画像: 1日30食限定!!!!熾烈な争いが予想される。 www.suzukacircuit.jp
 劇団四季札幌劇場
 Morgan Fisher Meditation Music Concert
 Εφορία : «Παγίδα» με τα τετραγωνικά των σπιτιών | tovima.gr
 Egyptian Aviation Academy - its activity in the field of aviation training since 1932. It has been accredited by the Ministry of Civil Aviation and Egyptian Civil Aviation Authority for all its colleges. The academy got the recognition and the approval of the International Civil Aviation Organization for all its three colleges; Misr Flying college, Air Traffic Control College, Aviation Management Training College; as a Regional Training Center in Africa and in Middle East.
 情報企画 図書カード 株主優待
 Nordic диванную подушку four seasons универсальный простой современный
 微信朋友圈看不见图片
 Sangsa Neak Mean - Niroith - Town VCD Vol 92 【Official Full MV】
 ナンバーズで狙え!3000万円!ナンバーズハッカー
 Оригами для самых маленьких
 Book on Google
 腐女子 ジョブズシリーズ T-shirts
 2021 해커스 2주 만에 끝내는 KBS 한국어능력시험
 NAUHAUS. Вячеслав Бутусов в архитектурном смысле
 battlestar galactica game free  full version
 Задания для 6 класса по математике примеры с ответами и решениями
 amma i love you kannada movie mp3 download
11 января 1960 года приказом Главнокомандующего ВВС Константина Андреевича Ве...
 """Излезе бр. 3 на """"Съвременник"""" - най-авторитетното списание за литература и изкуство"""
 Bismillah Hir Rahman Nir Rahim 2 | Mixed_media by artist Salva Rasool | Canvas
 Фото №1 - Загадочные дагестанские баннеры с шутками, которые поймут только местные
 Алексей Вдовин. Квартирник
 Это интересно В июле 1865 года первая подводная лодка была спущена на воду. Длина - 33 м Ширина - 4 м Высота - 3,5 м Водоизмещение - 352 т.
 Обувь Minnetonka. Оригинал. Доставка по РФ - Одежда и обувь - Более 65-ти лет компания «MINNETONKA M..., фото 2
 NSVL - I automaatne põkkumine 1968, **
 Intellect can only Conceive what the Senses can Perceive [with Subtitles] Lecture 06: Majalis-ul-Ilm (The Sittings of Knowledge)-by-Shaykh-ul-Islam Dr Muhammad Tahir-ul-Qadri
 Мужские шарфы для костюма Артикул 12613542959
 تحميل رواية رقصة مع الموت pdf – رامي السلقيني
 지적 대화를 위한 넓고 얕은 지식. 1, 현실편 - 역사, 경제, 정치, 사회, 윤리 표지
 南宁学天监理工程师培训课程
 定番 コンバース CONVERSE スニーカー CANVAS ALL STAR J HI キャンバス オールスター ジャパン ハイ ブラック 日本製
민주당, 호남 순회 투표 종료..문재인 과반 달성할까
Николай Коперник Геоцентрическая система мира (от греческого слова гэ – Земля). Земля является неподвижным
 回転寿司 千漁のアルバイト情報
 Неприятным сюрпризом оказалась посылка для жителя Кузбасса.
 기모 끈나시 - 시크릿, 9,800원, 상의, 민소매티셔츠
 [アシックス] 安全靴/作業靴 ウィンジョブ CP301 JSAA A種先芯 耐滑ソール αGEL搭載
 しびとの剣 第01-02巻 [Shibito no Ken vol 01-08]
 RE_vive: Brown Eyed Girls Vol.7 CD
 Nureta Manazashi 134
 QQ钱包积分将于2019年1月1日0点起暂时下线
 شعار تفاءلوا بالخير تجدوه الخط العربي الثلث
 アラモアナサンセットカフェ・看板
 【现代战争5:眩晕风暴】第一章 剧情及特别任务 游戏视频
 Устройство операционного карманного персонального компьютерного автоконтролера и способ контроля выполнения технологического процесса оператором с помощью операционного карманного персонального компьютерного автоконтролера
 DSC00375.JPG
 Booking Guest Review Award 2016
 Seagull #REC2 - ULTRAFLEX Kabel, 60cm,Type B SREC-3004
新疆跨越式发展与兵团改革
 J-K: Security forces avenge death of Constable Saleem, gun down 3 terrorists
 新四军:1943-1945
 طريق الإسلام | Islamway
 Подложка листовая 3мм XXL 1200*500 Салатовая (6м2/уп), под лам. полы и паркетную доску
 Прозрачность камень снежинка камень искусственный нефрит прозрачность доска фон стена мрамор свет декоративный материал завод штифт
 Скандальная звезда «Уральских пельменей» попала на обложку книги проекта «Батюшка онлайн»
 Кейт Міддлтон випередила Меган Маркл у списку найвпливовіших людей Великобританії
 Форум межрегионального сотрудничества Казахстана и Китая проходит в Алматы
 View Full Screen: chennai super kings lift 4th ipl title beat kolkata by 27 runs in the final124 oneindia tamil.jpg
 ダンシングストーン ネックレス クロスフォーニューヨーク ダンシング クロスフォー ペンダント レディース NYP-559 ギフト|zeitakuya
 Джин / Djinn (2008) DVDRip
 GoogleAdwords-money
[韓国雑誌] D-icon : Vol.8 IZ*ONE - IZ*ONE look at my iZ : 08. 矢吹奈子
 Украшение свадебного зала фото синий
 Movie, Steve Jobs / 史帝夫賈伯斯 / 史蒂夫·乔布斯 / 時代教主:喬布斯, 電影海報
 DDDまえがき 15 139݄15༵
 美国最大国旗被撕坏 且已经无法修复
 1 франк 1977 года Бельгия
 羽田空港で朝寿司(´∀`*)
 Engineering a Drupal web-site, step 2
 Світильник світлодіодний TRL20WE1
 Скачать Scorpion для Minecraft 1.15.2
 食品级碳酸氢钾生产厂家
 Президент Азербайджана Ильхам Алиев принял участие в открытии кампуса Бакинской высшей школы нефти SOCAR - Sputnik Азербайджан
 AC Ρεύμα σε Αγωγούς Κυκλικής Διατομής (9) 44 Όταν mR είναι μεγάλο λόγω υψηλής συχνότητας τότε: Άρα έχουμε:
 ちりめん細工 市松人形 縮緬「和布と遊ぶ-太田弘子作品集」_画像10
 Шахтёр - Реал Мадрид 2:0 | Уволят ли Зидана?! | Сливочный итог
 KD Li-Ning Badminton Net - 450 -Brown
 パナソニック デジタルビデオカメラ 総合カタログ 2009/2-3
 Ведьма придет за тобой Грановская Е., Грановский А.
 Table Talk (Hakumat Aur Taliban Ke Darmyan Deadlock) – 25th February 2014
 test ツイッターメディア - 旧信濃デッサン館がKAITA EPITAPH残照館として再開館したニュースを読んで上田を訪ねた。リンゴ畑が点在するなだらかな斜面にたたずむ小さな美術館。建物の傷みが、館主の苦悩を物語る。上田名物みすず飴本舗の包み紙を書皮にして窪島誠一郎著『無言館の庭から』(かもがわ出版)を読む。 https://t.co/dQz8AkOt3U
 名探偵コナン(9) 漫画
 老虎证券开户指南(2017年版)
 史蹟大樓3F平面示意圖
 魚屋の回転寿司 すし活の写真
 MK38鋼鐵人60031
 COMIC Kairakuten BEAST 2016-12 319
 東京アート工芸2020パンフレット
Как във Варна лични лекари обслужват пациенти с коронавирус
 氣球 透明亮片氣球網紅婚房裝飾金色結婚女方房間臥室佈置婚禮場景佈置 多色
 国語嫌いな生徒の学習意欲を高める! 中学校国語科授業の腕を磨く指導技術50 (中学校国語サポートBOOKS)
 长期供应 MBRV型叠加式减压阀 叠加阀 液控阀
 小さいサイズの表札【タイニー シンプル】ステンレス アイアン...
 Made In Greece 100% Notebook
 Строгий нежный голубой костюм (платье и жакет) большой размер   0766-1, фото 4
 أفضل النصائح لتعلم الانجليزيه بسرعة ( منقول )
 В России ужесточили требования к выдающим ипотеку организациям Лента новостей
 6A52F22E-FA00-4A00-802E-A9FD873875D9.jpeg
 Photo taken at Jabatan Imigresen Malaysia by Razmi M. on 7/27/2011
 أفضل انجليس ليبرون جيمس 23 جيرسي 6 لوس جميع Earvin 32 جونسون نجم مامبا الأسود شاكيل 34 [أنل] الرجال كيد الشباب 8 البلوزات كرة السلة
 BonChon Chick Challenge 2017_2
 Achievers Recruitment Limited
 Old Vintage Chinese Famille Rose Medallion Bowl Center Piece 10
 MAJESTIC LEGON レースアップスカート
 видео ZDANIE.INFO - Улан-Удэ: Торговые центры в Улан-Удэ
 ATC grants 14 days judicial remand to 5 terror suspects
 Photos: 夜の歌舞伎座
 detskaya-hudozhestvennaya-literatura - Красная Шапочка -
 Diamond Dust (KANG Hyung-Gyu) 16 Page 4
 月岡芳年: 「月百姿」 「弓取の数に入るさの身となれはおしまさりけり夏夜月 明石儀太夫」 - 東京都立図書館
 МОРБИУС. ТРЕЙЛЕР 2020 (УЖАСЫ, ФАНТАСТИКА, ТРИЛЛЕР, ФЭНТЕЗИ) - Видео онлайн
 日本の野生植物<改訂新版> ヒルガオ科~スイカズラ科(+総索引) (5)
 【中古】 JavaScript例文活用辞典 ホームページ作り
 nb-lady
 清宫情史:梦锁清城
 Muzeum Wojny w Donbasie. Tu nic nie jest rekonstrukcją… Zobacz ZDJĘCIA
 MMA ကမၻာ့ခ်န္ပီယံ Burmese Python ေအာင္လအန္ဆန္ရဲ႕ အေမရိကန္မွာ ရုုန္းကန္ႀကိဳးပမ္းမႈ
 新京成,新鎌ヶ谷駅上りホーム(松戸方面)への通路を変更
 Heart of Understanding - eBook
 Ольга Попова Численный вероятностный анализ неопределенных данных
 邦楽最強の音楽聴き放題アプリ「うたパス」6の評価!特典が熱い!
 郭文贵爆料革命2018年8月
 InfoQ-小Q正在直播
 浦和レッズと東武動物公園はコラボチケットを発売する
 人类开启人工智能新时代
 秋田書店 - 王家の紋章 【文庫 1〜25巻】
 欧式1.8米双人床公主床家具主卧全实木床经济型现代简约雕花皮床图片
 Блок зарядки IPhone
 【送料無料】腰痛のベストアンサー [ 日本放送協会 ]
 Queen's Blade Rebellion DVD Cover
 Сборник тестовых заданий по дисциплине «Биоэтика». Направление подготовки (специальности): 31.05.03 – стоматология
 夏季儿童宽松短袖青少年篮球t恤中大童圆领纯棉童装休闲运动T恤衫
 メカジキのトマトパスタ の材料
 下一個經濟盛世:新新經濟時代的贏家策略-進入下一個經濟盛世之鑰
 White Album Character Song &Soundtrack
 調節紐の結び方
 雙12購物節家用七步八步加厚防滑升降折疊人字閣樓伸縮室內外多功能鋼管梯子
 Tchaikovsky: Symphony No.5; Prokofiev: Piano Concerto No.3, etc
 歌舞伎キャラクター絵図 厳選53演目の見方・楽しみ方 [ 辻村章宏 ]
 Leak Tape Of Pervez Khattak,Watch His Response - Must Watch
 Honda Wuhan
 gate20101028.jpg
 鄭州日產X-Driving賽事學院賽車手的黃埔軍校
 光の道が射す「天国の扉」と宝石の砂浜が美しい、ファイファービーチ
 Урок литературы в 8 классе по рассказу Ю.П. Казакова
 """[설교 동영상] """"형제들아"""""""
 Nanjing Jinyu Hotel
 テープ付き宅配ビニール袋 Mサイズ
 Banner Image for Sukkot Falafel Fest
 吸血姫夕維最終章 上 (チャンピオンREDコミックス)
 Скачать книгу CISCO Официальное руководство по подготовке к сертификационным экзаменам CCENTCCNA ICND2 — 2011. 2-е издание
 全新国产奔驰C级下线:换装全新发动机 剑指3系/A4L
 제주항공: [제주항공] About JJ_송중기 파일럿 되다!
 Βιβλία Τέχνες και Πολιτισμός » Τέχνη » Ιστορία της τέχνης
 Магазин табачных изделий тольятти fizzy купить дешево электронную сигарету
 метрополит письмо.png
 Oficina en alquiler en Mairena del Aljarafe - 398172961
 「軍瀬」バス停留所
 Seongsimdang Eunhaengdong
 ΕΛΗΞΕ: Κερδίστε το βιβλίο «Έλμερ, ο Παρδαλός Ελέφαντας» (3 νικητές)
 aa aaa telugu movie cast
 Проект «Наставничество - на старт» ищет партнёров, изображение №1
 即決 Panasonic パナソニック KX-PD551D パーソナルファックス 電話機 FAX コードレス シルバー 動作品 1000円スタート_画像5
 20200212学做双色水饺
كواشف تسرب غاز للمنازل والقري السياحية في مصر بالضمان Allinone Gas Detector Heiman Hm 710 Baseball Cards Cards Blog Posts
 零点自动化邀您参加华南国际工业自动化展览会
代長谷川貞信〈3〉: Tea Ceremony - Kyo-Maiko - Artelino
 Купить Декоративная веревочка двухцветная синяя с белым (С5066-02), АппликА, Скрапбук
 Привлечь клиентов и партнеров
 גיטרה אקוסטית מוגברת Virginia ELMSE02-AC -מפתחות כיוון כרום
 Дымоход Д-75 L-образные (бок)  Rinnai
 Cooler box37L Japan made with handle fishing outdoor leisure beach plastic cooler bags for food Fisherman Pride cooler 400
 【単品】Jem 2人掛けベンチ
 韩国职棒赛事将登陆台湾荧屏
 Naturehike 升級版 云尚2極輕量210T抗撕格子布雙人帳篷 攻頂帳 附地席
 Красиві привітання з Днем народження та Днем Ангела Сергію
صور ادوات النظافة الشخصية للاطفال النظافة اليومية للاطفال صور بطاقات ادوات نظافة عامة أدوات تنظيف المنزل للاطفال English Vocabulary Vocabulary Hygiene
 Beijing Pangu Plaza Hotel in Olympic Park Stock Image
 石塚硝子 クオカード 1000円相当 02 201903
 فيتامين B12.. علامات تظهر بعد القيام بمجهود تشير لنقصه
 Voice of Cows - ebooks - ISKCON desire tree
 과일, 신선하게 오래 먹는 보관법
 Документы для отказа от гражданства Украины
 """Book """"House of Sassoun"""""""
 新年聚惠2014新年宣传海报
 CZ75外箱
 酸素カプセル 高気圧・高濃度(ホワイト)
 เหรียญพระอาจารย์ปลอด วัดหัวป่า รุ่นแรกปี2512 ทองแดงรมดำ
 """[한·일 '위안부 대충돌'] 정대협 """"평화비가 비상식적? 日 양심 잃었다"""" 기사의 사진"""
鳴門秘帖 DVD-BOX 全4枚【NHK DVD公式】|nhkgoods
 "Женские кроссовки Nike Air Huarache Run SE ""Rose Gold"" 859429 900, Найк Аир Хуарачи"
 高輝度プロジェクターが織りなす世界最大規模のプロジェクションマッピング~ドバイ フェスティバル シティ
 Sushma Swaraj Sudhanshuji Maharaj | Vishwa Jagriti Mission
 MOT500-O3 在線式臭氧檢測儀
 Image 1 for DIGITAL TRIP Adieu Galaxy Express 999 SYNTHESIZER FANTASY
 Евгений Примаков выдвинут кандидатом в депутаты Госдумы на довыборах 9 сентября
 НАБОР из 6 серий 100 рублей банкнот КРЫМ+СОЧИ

···

● **What is being asked**
The lines from the start of the entries above through the line containing "σπιτιών | tovima.gr" are the ones to return, please; copy them exactly and include both ends.

● **Solved exercise**
画像: 1日30食限定!!!!熾烈な争いが予想される。 www.suzukacircuit.jp
 劇団四季札幌劇場
 Morgan Fisher Meditation Music Concert
 Εφορία : «Παγίδα» με τα τετραγωνικά των σπιτιών | tovima.gr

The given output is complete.